On the q-deformed exponential-type potentials

Abstract

In this work, both non-deformed and q-deformed exactly solvable multiparameter exponential-type potentials $$V^{\pm }(r)$$ are obtained; $$V^{+}(r=x)$$ stands for one-dimensional potential and $$V^{-}(r)$$ for the radial part of s-states used in the treatment of vibrational properties of diatomic molecules. As a first result, we show that non-deformed potentials arise from non-q-dependent parameters involved in $$V^{\pm }(r)$$ and rather correspond to a class of q-shifted exponential-type potentials obtained from the Arai’s q-deformed hyperbolic functions. As a second result, by using q-dependent parameters in $$V^{\pm }(r)$$ it is possible to obtain true q-deformed exponential-type potentials. As a useful application of these potentials, some examples of q-deformed exponential-type potentials are considered by means of a proper selection of the involved parameters.
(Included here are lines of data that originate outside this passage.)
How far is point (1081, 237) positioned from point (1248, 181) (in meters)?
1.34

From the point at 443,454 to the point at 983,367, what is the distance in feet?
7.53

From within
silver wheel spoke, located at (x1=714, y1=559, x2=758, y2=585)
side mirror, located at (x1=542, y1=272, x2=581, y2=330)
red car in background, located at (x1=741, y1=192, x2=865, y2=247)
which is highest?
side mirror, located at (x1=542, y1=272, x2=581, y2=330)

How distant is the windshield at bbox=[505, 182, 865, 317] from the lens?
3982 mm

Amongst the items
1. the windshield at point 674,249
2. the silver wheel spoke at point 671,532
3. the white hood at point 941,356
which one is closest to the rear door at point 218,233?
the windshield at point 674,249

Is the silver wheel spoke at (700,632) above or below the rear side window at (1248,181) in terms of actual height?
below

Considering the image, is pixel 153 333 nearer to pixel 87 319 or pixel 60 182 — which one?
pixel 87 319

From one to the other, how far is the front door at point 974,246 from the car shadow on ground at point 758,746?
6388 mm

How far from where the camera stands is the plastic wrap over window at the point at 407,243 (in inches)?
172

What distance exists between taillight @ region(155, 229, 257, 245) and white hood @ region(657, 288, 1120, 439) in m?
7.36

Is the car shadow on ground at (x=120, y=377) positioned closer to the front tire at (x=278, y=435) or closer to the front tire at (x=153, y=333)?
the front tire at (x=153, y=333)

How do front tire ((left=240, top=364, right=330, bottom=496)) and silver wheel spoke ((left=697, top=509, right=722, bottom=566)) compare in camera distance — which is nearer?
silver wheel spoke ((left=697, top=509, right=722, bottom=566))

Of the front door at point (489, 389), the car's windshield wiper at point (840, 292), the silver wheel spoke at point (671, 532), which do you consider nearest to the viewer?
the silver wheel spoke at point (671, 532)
Our proposal is general and can be viewed as a unified treatment to the study of q-deformed exponential-type potentials with the advantage that it is not necessary to use a specialized method for solving the Schrodinger equation to each specific potential because many of them are obtained as particular cases of $$V^{\pm }(r)$$ . Furthermore, new q-deformed potentials used as interesting alternatives in quantum chemical applications can be derived.